There are two main types of static routing: to a specific network and default static (or default route) . For a better context, if IPv4 is used, the configuration of static routing to a specific network has the following structure:
DirecciónIP MáscaradeSubred IPsiguientesalto | InterfazDeSalida
Let’s apply this structure to a router command from the Cisco manufacturer:
ip route 192.168.0.0 255.255.255.0 192.168.10.5
Instead of the IP of the next hop, that is, the IP of the interface through which the data packet will continue to navigate, we can indicate the interface:
ip route 192.168.0.0 255.255.255.0 serial 0/0/1
Now, on the side of the default static route or default route, we must know that this works when the routing table does not have a specific route for the destination network. This especially applies when you have to configure routers that allow the Internet.
Why would the route to a specific network not be useful if we are going to surf the Internet? Because no one is sure what kind of web sites and services you will be accessing every day. We do not perceive it, but we as users of the network of networks, we are accessing multiple networks on a daily basis.
So the specific static route is not feasible, nor the dynamic one because the home routers would not support all the networks in the world. Hence, the default route will allow us to go where we want, when we need Internet access, since it will send all the default packets to the operator’s router.
However, the structure of the configuration command is very similar to the “normal” static route. Let’s see its structure:
0.0.0.0 0.0.0.0 IPsiguientesalto | InterfazDeSalida
Let’s apply this structure again to a Cisco router command:
ip route 0.0.0.0 0.0.0.0 192.168.10.5
Instead of the IP of the next hop, that is, the IP of the interface through which the data packet will continue to navigate, we can indicate the interface:
ip route 0.0.0.0 0.0.0.0 serial 0/0/1
Dynamic routing
The routers use the different dynamic routing protocols to share all data related to the state of the networks . Rather than having a network administrator manually configure routing tables, dynamic routing protocols take care of this. The only thing that the administrator will have to do is correctly configure the dynamic routing protocol, and share the networks that are directly connected, so that other routers know where they should go in case access to that network is required. This kind of learning allows the best route to be determined for each case and then adds it to the router’s routing table.
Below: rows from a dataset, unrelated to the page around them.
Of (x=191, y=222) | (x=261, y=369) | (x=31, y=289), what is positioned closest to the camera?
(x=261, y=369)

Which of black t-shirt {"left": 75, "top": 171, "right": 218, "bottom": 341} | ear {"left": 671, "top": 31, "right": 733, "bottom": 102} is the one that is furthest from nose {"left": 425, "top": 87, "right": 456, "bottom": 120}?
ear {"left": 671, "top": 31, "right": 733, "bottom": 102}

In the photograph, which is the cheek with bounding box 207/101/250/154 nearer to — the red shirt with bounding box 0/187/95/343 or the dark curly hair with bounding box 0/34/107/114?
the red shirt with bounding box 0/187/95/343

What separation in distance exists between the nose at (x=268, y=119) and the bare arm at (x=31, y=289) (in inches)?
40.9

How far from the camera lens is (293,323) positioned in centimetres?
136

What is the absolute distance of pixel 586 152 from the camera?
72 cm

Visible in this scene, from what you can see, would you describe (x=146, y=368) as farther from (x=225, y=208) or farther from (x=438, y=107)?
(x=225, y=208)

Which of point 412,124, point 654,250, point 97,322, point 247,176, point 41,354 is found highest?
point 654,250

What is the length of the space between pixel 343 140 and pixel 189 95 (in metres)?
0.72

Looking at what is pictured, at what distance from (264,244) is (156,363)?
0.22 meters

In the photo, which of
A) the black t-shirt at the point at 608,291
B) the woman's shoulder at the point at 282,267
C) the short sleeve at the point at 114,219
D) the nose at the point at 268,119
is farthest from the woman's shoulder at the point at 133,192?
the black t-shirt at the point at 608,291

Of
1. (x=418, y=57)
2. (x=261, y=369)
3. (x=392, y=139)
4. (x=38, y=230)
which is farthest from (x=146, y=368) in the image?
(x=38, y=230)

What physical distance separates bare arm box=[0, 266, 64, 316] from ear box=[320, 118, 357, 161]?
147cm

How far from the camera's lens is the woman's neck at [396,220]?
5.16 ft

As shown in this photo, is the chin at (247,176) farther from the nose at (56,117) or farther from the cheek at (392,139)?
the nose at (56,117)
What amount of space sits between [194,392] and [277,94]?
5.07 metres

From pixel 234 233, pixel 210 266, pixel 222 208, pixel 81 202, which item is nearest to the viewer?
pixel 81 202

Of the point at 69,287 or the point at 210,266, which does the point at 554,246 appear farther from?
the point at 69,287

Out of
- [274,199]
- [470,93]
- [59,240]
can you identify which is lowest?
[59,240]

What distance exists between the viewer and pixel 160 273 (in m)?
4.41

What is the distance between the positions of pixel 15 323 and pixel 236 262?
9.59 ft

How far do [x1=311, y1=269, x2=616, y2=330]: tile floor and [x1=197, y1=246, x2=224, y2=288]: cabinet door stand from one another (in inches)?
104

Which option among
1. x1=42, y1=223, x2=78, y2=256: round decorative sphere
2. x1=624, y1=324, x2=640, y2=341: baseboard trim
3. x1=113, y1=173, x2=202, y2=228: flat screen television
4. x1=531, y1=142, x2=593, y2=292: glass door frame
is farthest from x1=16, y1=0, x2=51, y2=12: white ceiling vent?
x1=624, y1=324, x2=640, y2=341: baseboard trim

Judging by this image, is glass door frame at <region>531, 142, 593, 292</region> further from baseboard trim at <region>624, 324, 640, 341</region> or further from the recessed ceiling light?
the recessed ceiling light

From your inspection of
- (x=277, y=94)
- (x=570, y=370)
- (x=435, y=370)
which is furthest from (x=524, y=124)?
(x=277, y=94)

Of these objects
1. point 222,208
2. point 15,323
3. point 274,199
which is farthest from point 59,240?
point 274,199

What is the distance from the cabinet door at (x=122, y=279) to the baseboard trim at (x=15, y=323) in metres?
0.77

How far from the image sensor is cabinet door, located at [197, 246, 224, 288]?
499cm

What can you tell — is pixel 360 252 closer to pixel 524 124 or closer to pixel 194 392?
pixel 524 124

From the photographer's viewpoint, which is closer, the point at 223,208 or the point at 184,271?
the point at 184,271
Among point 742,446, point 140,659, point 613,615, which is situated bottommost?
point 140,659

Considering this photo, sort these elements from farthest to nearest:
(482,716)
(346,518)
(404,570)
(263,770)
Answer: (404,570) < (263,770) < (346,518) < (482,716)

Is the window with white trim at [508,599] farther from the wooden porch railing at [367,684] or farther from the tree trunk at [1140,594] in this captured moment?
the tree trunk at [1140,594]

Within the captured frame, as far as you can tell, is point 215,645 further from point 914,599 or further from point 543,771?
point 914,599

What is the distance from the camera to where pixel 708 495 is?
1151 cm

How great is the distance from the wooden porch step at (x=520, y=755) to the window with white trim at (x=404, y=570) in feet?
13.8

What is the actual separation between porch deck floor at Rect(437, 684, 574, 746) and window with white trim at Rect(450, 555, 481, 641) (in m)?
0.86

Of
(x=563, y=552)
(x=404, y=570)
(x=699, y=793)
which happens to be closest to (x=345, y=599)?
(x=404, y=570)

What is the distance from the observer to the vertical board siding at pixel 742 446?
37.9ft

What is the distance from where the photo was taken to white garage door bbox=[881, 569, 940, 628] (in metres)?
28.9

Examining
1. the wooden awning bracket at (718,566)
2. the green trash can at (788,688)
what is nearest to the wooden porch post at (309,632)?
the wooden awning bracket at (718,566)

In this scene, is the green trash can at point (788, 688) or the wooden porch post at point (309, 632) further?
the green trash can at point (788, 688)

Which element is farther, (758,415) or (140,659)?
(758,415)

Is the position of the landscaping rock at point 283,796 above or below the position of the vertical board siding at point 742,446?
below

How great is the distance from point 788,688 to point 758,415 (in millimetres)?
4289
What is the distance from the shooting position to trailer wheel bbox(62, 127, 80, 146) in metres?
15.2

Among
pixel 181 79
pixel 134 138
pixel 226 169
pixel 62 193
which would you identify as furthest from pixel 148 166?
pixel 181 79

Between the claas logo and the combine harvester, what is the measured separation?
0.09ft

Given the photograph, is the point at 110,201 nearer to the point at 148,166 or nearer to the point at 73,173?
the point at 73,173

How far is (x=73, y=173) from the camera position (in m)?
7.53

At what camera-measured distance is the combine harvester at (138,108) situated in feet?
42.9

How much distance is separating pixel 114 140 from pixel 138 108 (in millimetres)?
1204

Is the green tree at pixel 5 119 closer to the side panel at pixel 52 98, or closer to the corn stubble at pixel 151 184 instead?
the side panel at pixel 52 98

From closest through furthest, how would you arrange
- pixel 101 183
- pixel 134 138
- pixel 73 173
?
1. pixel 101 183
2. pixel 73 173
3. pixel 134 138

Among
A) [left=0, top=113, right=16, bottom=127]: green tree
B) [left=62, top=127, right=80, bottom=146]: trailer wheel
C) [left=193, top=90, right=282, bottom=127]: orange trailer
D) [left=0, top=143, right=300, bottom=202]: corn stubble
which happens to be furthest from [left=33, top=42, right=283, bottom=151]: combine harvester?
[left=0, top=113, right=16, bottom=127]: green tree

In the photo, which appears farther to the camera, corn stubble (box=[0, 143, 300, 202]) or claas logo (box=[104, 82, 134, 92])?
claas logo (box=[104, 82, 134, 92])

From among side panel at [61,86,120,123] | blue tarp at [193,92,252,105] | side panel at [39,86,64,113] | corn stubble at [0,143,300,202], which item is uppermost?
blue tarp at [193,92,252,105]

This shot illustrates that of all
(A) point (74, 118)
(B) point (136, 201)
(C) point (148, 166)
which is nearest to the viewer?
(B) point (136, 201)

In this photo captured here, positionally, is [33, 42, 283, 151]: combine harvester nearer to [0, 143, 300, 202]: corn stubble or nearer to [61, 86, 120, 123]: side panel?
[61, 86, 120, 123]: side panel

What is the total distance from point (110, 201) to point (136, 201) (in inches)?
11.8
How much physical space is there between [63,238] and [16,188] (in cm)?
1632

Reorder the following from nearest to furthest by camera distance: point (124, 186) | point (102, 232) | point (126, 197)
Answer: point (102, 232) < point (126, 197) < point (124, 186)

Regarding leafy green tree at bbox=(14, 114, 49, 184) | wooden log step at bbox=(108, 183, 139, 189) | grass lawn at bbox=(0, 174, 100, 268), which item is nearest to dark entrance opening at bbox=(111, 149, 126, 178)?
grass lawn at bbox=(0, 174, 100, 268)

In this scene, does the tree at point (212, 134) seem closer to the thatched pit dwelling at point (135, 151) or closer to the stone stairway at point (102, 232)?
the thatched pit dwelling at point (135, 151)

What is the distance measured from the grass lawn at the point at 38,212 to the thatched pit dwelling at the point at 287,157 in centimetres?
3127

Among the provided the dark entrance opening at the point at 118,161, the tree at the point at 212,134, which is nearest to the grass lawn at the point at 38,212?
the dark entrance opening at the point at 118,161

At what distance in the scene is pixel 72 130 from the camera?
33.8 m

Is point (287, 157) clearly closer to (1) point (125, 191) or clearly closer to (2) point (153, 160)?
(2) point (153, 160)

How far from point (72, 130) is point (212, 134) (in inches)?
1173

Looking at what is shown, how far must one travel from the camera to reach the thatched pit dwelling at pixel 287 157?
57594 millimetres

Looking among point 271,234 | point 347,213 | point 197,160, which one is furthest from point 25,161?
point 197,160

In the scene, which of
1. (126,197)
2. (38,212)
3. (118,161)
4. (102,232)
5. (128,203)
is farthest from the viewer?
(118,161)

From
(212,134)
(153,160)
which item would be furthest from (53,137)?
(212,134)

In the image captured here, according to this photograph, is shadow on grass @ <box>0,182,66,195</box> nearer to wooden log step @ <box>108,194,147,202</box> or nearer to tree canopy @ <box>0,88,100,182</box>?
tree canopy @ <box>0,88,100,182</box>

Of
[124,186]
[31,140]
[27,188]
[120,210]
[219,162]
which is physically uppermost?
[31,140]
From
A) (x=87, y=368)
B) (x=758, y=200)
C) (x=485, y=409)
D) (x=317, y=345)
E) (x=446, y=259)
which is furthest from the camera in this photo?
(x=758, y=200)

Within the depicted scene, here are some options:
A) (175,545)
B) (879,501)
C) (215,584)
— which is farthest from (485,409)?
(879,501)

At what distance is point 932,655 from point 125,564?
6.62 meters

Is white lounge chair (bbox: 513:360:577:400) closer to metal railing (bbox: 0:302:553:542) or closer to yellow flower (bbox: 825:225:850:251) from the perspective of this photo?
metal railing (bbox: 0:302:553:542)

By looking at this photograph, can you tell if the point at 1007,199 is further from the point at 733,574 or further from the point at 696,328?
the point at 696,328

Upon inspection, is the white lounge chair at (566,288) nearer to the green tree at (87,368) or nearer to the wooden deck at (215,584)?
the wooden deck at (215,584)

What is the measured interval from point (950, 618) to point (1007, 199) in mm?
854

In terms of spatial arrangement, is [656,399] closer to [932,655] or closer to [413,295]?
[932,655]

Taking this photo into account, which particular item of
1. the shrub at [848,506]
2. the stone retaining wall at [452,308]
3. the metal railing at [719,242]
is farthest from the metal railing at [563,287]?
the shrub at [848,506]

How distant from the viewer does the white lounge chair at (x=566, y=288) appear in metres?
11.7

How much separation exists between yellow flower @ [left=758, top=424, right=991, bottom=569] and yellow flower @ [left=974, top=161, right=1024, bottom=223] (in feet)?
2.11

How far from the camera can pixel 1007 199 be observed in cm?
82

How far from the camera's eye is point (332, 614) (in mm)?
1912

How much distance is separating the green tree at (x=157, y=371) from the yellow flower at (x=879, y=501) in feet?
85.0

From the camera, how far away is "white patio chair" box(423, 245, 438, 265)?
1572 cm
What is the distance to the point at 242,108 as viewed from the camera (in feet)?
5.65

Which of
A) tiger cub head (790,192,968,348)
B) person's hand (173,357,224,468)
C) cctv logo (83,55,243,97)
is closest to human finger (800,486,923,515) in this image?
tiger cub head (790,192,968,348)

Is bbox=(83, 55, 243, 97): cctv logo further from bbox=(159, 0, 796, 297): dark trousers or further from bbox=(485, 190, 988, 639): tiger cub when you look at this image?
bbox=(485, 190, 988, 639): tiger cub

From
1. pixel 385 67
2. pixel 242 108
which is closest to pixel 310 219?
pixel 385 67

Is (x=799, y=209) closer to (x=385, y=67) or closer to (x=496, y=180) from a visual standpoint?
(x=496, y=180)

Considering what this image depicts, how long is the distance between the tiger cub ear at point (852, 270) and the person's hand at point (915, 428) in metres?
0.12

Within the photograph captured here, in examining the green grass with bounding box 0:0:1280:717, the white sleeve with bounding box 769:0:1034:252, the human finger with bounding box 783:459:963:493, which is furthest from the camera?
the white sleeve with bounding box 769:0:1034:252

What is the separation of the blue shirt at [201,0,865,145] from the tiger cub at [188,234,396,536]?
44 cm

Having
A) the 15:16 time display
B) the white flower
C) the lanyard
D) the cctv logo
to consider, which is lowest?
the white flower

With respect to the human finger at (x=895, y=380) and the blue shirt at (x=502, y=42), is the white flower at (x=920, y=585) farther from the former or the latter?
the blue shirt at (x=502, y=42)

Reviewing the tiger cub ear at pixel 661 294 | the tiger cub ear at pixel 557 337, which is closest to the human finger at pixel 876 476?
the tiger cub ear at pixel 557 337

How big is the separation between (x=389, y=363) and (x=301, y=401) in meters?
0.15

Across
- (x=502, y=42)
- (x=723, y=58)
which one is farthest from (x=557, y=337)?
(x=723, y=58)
It is important to mention a couple of advantages related to dynamic routing. The most important has to do with the ability to determine a new better route if the one that was originally determined has been taken out of operation. On the other hand, human intervention is not necessary in any case, not even with the most complex network topology changes. Depending on the scenario, we will have to use Interior Gateway Routing Protocols (IGP), which are used within an AS (Autonomous System), such as RIP, OSPF, IS-IS or EIGRP. Also, if we are going to intercommunicate different AS, the protocol used is BGP.